- _Texto fornecido_:
#####

Por Tiago J.B. Paqueliua
A atitude contraditória do político moçambicano Venâncio Mondlane – que num momento se diz vencedor das eleições e no seguinte considera ocupar um lugar reservado ao segundo candidato mais votado – ilustra uma das maiores tragédias da oposição em Moçambique: a abdicação voluntária da coerência em favor de um protagonismo institucional de fachada.
Como em tragédias anteriores, o gesto é, ao mesmo tempo, sintoma da fragilidade moral da oposição e do êxito das estratégias cooptadoras do partido hegemónico, a FRELIMO (Cabrita, 2000; Chabal, 2002).
Desde a luta armada de libertação, comportamentos similares se verificam. O reverendo Uria T. Simango, figura histórica da FRELIMO e mais tarde seu dissidente, denunciou corajosamente práticas de tribalismo, regionalismo e assassinatos internos liderados por figuras como Eduardo Chivambo Mondlane, Samora Moisés Machel, Joaquim Alberto Chissano, Armando Emílio Guebuza, todos da etnia gazense, e mais tarde, com apoio de Marcelino dos Santos e Janete Rael Mondlane.
Após romper com a FRELIMO e formar seu próprio partido, Simango acabou capturado, sem julgamento, e assassinado em M’telela, província do Niassa, juntamente com outros opositores (Morier-Genoud, 2009).
A história se repete, com novos protagonistas e estratégias remodeladas.
Afonso Dhlakama, ex-líder da RENAMO, ensaiou repetidas recusas em reconhecer os resultados eleitorais, ameaçou boicotes parlamentares, mas acabava sempre retornando ao círculo da institucionalidade, legitimando com sua presença o regime que dizia combater (Pitcher, 2002).
Hoje, Venâncio Mondlane segue o mesmo guião. Após rejeitar publicamente os resultados eleitorais de 2024, chamando Daniel Chapo de “usurpador”, Mondlane considerou aceitar integrar o Conselho de Estado com base na Constituição – precisamente o artigo que confere esse direito ao segundo candidato mais votado (Constituição da República, Art. 164).
Uma contradição evidente: ou ele é o vencedor, ou aceita que foi segundo.
Tal incoerência revela mais que indecisão: evidencia a crise ética e estratégica da oposição moçambicana, reduzida a reboque de sondagens fabricadas por algoritmos sociais e propaganda digital (Machava, 2020).

#####

- _Dados fornecidos_:
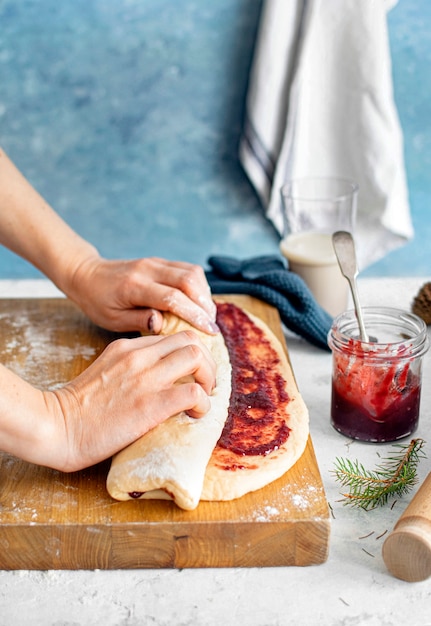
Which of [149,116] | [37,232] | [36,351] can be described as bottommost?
[149,116]

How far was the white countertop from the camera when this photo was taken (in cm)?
84

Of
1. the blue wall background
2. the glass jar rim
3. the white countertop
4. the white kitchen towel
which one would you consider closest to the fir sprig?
the white countertop

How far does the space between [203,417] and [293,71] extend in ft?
5.01

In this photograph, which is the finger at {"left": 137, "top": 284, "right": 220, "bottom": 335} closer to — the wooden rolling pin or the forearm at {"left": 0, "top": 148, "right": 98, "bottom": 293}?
the forearm at {"left": 0, "top": 148, "right": 98, "bottom": 293}

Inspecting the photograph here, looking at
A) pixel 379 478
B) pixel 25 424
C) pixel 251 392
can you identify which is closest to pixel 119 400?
pixel 25 424

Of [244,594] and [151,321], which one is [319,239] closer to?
[151,321]

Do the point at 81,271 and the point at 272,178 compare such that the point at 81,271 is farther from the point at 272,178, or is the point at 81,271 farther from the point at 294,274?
the point at 272,178

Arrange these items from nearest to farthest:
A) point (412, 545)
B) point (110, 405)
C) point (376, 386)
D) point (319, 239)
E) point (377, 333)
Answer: point (412, 545), point (110, 405), point (376, 386), point (377, 333), point (319, 239)

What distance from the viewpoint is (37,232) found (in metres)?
1.45

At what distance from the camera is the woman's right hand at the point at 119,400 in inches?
37.5

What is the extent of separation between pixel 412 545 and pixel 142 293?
0.64 m

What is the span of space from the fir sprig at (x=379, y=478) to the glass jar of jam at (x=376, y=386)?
5 cm

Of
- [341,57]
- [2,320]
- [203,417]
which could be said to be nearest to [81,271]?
[2,320]

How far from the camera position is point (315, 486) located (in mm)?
962
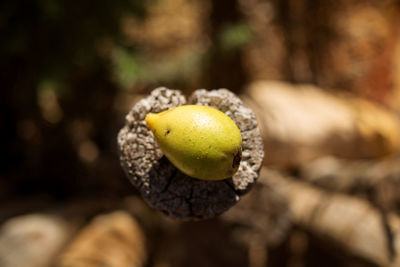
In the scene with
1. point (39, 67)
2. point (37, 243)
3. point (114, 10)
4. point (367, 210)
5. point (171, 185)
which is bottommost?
point (37, 243)

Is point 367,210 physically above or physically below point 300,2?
below

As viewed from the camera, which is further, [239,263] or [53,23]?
[53,23]

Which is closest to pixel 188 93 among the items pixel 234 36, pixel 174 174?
pixel 234 36

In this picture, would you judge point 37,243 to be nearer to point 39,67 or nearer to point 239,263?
point 39,67

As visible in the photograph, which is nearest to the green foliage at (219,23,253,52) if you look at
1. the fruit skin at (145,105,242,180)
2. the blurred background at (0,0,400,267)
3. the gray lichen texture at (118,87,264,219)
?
the blurred background at (0,0,400,267)

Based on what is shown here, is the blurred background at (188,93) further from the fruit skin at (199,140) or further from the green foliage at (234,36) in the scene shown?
the fruit skin at (199,140)

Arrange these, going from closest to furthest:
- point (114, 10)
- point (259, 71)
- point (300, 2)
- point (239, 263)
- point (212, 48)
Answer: point (239, 263) → point (114, 10) → point (212, 48) → point (300, 2) → point (259, 71)

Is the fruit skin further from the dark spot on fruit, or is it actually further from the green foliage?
the green foliage

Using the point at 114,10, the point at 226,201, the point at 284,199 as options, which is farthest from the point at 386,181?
the point at 114,10
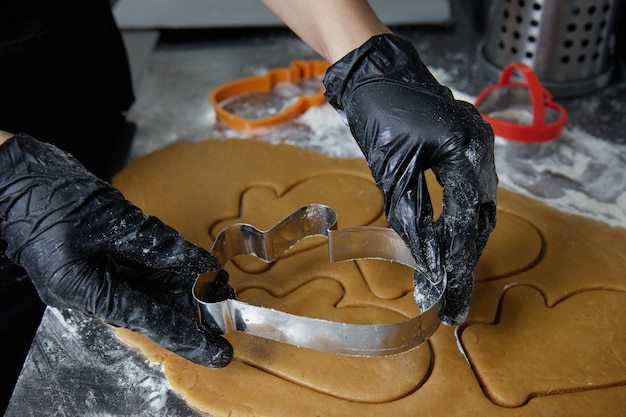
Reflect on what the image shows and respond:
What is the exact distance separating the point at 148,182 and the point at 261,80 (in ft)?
2.35

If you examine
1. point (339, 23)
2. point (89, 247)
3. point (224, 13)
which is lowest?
point (224, 13)

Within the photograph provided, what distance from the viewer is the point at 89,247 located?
1.46 metres

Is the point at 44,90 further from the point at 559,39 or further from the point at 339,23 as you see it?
the point at 559,39

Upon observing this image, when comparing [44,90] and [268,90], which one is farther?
[268,90]

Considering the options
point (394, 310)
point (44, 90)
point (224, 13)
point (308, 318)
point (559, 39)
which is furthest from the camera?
point (224, 13)

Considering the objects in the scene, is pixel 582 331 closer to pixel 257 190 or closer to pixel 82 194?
pixel 257 190

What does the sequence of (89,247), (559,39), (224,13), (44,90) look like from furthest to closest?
(224,13), (559,39), (44,90), (89,247)

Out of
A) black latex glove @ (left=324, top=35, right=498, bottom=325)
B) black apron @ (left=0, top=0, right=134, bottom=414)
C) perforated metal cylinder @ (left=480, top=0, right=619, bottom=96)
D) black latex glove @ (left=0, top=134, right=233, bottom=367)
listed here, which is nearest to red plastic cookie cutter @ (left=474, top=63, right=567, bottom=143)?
perforated metal cylinder @ (left=480, top=0, right=619, bottom=96)

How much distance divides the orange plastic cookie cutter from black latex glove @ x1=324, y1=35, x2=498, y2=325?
0.82 m

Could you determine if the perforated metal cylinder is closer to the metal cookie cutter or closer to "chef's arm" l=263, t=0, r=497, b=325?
"chef's arm" l=263, t=0, r=497, b=325

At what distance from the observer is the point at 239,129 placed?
2379 millimetres

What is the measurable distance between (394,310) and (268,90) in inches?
50.5

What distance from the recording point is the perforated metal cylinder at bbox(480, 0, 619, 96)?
2305 mm

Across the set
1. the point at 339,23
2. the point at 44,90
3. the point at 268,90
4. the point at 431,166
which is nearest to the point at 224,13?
the point at 268,90
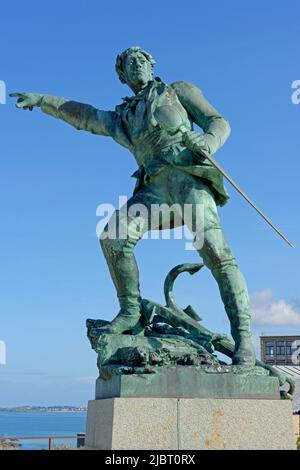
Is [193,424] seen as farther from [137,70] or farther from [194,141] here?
[137,70]

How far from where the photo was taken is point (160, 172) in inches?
251

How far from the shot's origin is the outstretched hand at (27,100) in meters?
7.04

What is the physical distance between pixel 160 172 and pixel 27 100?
6.30 feet

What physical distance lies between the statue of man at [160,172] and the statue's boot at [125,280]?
10 millimetres

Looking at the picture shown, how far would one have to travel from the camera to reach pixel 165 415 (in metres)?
5.16

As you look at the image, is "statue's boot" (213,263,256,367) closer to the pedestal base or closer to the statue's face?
the pedestal base

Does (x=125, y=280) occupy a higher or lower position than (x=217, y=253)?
lower

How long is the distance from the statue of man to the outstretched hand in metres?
0.01

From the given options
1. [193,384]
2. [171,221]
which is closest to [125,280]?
[171,221]

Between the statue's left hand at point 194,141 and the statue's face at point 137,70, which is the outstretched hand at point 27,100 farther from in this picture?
the statue's left hand at point 194,141

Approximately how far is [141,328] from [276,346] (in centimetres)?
6949

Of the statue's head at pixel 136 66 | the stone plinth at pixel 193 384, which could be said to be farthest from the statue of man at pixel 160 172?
the stone plinth at pixel 193 384

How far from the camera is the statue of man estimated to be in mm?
5973
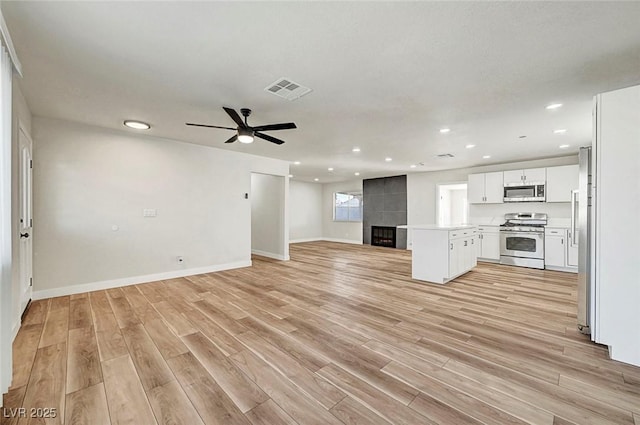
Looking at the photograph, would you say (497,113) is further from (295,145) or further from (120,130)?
(120,130)

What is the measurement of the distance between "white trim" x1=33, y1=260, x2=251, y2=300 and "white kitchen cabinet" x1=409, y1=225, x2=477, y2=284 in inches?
147

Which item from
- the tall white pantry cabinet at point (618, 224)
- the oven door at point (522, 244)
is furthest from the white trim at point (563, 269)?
the tall white pantry cabinet at point (618, 224)

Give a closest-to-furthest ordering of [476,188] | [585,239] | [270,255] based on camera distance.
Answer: [585,239]
[476,188]
[270,255]

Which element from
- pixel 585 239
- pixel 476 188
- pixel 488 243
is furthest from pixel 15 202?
pixel 476 188

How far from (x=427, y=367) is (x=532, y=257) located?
5447mm

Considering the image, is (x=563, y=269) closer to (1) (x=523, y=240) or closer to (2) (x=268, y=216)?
(1) (x=523, y=240)

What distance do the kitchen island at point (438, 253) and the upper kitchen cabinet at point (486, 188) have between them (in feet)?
7.50

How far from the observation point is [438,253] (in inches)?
179

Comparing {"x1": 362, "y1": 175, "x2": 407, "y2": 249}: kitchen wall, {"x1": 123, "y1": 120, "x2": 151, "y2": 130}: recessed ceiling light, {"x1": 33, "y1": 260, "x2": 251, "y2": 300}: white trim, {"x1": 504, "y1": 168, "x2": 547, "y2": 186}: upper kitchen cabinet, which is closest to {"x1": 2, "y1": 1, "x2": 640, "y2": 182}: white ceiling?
{"x1": 123, "y1": 120, "x2": 151, "y2": 130}: recessed ceiling light

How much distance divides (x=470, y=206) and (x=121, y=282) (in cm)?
807

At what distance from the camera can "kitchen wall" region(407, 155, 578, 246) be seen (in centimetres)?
608

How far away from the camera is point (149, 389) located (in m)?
1.83

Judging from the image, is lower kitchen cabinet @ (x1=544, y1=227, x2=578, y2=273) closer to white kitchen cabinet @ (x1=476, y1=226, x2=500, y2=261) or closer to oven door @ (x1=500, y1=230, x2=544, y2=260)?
oven door @ (x1=500, y1=230, x2=544, y2=260)

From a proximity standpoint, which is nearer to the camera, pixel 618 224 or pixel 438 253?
pixel 618 224
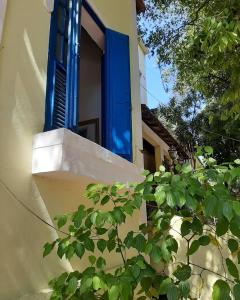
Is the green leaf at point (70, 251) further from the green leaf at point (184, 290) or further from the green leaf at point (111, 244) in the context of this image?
the green leaf at point (184, 290)

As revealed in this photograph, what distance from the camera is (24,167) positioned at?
339 cm

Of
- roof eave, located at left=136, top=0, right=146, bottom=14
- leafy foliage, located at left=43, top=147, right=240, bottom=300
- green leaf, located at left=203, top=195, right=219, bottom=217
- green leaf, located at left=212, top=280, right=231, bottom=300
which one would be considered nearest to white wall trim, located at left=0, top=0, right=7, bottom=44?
leafy foliage, located at left=43, top=147, right=240, bottom=300

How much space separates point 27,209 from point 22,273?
582 mm

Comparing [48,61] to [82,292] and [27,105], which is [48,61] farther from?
[82,292]

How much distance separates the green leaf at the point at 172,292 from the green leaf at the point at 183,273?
0.10 metres

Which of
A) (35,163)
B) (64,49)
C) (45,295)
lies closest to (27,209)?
(35,163)

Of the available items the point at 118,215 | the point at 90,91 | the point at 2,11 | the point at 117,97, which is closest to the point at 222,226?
the point at 118,215

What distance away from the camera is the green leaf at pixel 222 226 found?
1882mm

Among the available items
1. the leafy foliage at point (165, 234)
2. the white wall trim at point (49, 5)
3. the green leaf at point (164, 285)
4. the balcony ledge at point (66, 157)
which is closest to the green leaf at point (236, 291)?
the leafy foliage at point (165, 234)

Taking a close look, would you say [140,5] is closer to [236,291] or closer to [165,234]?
[165,234]

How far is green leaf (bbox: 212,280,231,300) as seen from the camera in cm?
181

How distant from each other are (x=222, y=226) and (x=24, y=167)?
84.4 inches

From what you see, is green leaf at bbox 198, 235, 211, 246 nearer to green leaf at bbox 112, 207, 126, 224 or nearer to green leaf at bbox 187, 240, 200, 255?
green leaf at bbox 187, 240, 200, 255

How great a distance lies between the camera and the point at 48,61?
4000 mm
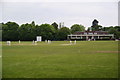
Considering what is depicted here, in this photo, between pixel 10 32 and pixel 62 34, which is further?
pixel 62 34

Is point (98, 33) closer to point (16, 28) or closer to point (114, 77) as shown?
point (16, 28)

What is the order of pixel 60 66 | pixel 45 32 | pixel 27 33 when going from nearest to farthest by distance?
1. pixel 60 66
2. pixel 27 33
3. pixel 45 32

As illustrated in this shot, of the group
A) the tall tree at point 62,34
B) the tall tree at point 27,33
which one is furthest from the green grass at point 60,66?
the tall tree at point 62,34

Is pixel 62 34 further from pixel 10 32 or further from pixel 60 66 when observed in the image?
pixel 60 66

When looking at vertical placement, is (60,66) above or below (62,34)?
below

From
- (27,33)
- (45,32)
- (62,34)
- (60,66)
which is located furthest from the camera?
(62,34)

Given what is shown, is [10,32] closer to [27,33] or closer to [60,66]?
[27,33]

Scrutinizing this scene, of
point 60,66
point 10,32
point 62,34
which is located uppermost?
point 10,32

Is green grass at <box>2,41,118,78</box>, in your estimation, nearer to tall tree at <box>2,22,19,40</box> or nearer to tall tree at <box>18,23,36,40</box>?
tall tree at <box>18,23,36,40</box>

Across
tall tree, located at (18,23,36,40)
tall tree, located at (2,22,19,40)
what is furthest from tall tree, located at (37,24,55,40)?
tall tree, located at (2,22,19,40)

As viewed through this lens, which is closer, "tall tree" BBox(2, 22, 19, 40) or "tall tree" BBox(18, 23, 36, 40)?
"tall tree" BBox(18, 23, 36, 40)

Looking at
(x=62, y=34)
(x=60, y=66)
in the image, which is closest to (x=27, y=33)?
(x=62, y=34)

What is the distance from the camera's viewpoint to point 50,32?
80.6 meters

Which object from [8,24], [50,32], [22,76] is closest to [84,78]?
[22,76]
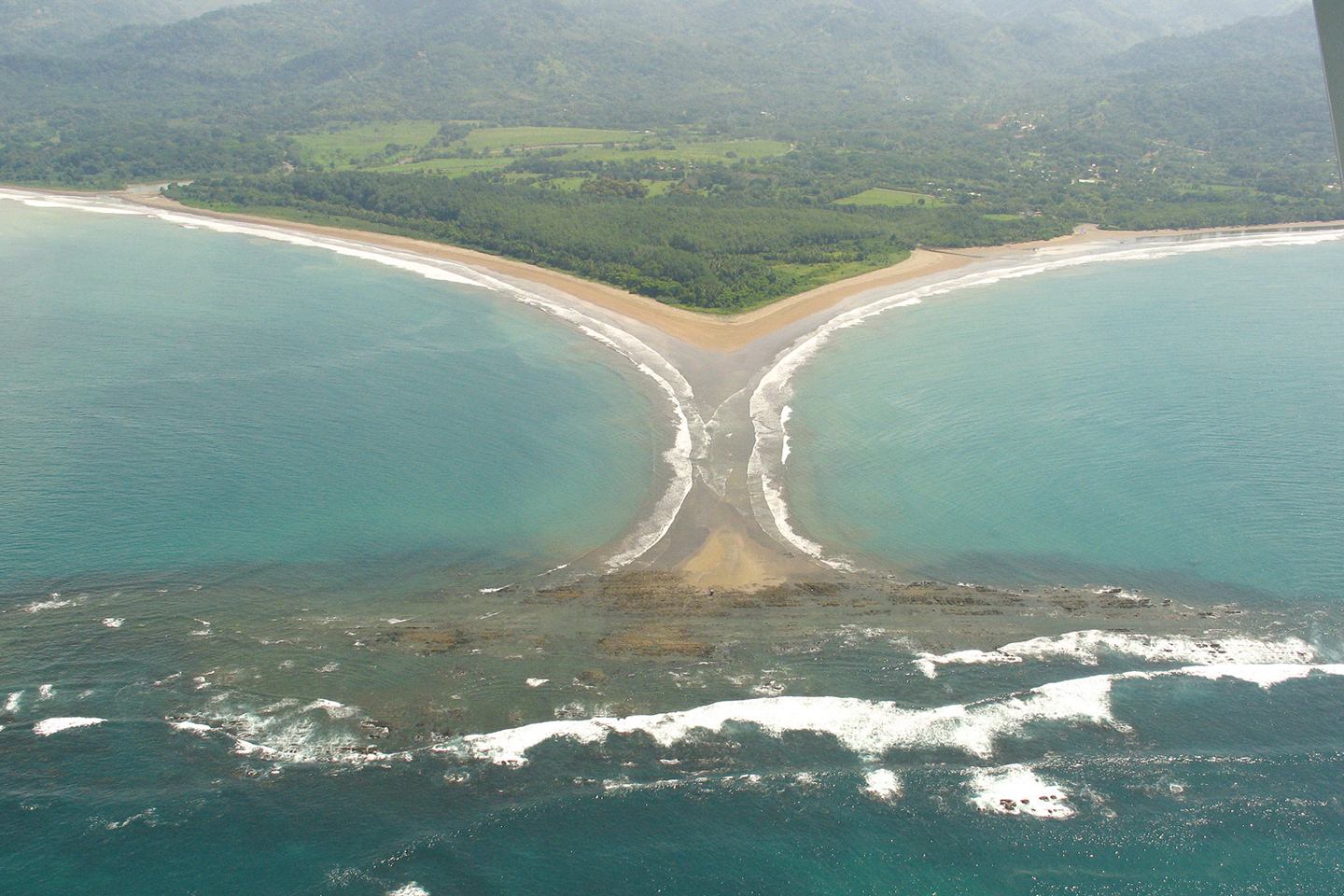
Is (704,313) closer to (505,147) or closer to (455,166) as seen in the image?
(455,166)

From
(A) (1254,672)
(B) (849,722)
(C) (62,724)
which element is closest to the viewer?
(C) (62,724)

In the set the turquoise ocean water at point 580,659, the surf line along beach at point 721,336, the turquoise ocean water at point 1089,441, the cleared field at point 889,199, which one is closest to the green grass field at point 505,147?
the cleared field at point 889,199

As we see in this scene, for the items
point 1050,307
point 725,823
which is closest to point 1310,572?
point 725,823

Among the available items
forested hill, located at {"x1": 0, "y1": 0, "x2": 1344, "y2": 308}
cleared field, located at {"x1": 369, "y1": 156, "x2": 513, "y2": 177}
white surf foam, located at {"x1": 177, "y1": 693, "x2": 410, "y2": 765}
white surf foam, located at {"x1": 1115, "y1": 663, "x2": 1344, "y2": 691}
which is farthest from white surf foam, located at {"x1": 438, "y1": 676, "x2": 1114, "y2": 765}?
cleared field, located at {"x1": 369, "y1": 156, "x2": 513, "y2": 177}

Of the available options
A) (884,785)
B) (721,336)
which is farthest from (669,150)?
(884,785)

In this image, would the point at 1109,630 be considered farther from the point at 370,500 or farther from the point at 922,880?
the point at 370,500

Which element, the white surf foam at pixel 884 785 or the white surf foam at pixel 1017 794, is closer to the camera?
the white surf foam at pixel 1017 794

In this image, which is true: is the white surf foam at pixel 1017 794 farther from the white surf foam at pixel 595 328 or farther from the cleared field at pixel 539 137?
the cleared field at pixel 539 137
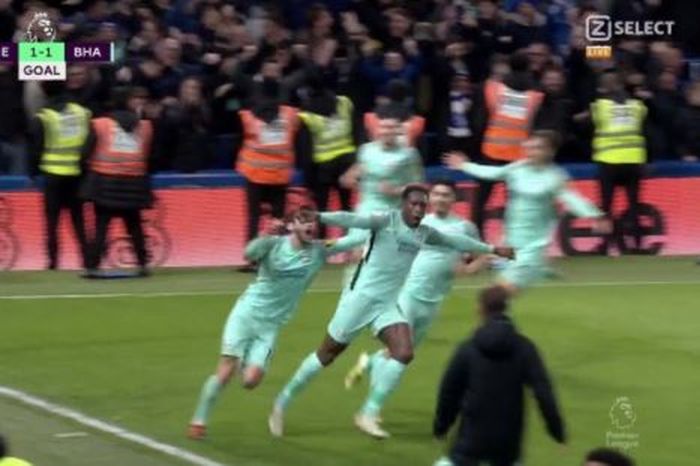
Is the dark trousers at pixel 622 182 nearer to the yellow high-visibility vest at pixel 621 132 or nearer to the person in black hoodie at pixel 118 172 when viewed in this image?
the yellow high-visibility vest at pixel 621 132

#####

- _Questões propostas_:
- A) Segundo o texto fornecido, em que local Uria T. Simango foi assassinado?
- B) Reescreva de forma mais breve o parágrafo do texto fornecido que começa por "Hoje, Venâncio Mondlane segue o mesmo guião", mantendo os factos principais.
- C) Liste todas as referências bibliográficas que o texto fornecido cita entre parênteses com nome de autor e ano.

- _Resultados por tarefa_:
- A) Em M’telela, na província do Niassa.

- B) Venâncio Mondlane repete o mesmo padrão. Rejeitou publicamente os resultados eleitorais de 2024 e chamou Daniel Chapo de “usurpador”. Depois, considerou integrar o Conselho de Estado ao abrigo do artigo 164 da Constituição, que dá esse direito ao segundo candidato mais votado.

- C)
- Cabrita, 2000
- Chabal, 2002
- Morier-Genoud, 2009
- Pitcher, 2002
- Machava, 2020